Work request:
Answer these questions about the Event Rules text below:
1. From where do the other nodes update their local cache?
2. What kind of names does the "Run On One of" feature currently support?
3. After changes to the Event Rule configuration, how long should the system be given before a new node is started or provisioned?

Text section:
------------------------------------------------------------------------
When configuration changes are made to SSH, trusted SSL certificates, OpenPGP key materials, and AML files (Advanced Workflow Engine workflows), those files are cached locally, then MSMQ uploads are safely synchronized to the network share. The other nodes then update their local cache from the central location. Thus, the central share always contains the current version of those files.

Event Rules:

Folder Sweep and archive should be enabled on load balanced Folder Monitor rules to clean up and notify on any events that occur when the primary Event Rule monitor goes down. It is possible to lose some events between when the primary goes down and the next node takes over.
The "Run On One of" feature in Event Rules currently only supports computer (NetBIOS) names. Refer to Event Rule Load Balancing for more information about the "Run On One of" feature.
Do not start or provision a new node immediately after making changes to the Event Rule configuration. Give the system at least 30 seconds to process and synchronize the configuration changes.
When operating in HA mode, Timer and Folder Monitor Event Rules will execute on ALL of the nodes of the cluster unless you specify at least one High Availability node on which to operate. Define a default node for load balancing, as described in High Availability Tab of a Server.
------------------------------------------------------------------------
Excerpted records:

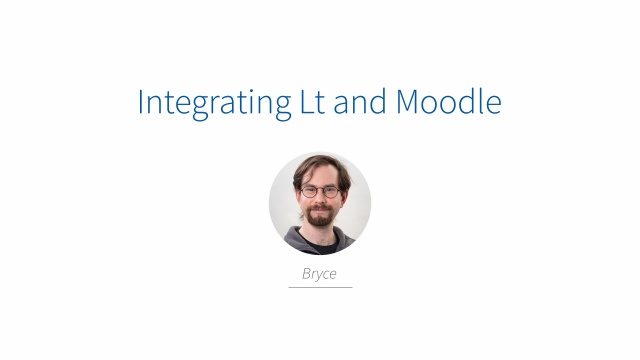 Integrating Lt and Moodle

Bryce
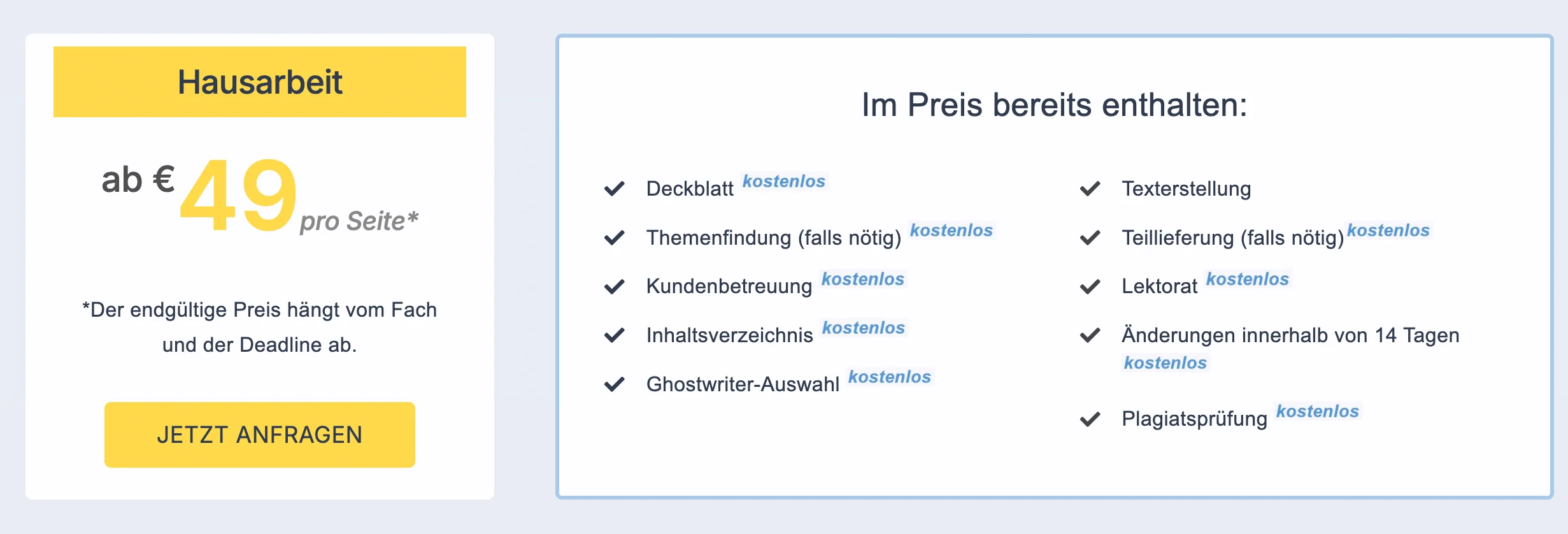 Hausarbeit

ab € 49 pro Seite*

*Der endgültige Preis hängt vom Fach und der Deadline ab.

JETZT ANFRAGEN

Im Preis bereits enthalten:

Deckblatt kostenlos

Themenfindung (falls nötig) kostenlos

Kundenbetreuung kostenlos

Inhaltsverzeichnis kostenlos

Ghostwriter-Auswahl kostenlos

Texterstellung

Teillieferung (falls nötig) kostenlos

Lektorat kostenlos

Änderungen innerhalb von 14 Tagen kostenlos

Plagiatsprüfung kostenlos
------------------------------------------------------------------------
Worked solution:
1. From the central location, the network share.
2. Computer (NetBIOS) names.
3. At least 30 seconds.